Dr Daniel Dehtyriov is tackling the unpredictability of fluid dynamics in wind turbines by using AI modelling to enhance the efficiency of wind farm design and the renewable power generated.
Daniel’s journey to science came about quite suddenly at around 12 years old, when he discovered the joys of abstraction. “I asked my maths teacher why we use letters in place of numbers, after all we only have 26 of them. That the world around us could be, to my surprise and delight, written down and shaped by this language, satisfied both a natural curiosity and an aesthetic pleasure”. Though he often rebelled against this idea, he did so with the knowledge that it was against his true nature and sooner or later he’d return to science.
Daniel was particularly drawn to fluid mechanics because it lies precisely at the intersection of abstraction and the natural world. He notes: “Fluids are remarkably difficult to intuit without a mathematical framework; my early twenties were characterised by a radical shift from a view of scientific inquiry as purely an aesthetic pursuit to one which shapes and is indeed itself shaped by society”. Daniel highlights that one of the biggest challenges in our time is how to sustainably power the world, and believes that scientists must rise to this challenge. Daniel concentrates his efforts on renewable energy, in particular enhancing the economic feasibility of wind-energy projects. He is most enthused by the cross disciplinary nature of the science behind renewable energy; it spans the fields of applied mathematics, engineering, physics, and computational science. He adds that we are living through a quiet revolution in how science is practiced and its possibilities; to be part of that shift, help to shape it, and to direct it towards solving real world problems is a rare and compelling privilege.

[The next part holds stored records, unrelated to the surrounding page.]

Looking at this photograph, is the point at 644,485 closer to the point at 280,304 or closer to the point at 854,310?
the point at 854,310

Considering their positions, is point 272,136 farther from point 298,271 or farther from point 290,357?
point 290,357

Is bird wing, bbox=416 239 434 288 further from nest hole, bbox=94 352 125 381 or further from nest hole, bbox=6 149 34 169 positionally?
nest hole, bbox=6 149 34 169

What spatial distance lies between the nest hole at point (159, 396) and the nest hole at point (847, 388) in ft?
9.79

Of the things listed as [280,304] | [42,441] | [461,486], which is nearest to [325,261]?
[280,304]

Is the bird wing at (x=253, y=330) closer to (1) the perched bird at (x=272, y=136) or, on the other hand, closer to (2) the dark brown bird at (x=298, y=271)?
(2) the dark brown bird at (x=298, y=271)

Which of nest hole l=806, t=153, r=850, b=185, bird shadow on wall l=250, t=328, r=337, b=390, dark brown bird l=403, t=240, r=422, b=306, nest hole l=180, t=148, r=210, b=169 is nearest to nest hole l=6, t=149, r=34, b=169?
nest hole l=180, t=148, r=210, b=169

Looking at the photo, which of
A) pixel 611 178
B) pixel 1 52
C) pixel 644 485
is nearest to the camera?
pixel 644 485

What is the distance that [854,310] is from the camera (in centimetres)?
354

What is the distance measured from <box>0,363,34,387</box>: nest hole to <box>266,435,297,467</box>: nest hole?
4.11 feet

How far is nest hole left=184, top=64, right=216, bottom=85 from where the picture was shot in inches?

Using AI in his research has not been as much of a barrier as Daniel anticipated; he has been impressed by the widespread availability of introductory resources for AI tools. However, he notes that the real challenge has been avoiding the temptation to treat AI as a universal solution: “The key to AI in science is understanding where and which AI tools can add genuine value; and that judgement comes from domain knowledge,” he says. Daniel advises that learning about the AI tools and how they work is important, but just as vital is to read widely and engage with domain expects, in order to understand where they truly apply.
Wind turbine simulation
Daniel recognises that AI is quietly revolutionising many areas of computational science. “In my field, the most interesting pivot has been the rise of physics-constrained neural networks - the idea that we can combine the strengths of machine learning with our mathematical understanding of physical systems. This fusion of AI and physical reasoning opens the door to solving longstanding challenges and engineering new solutions in renewable energy science.” Though the use of AI has opened many doors for Daniel’s research, the sparsity of high-quality training data has been a challenge when applying AI to the multiscale differential equations that govern fluid flow in renewable energy systems. His work has proposed powerful online training methods that learn from the data generated during the simulations themselves – this approach enables accurate modelling of complex, multiscale dynamics, without requiring large pre-existing data sets. The belief is that these techniques will have broad potential to support advances in wind farm control, numerical weather prediction, and fusion energy.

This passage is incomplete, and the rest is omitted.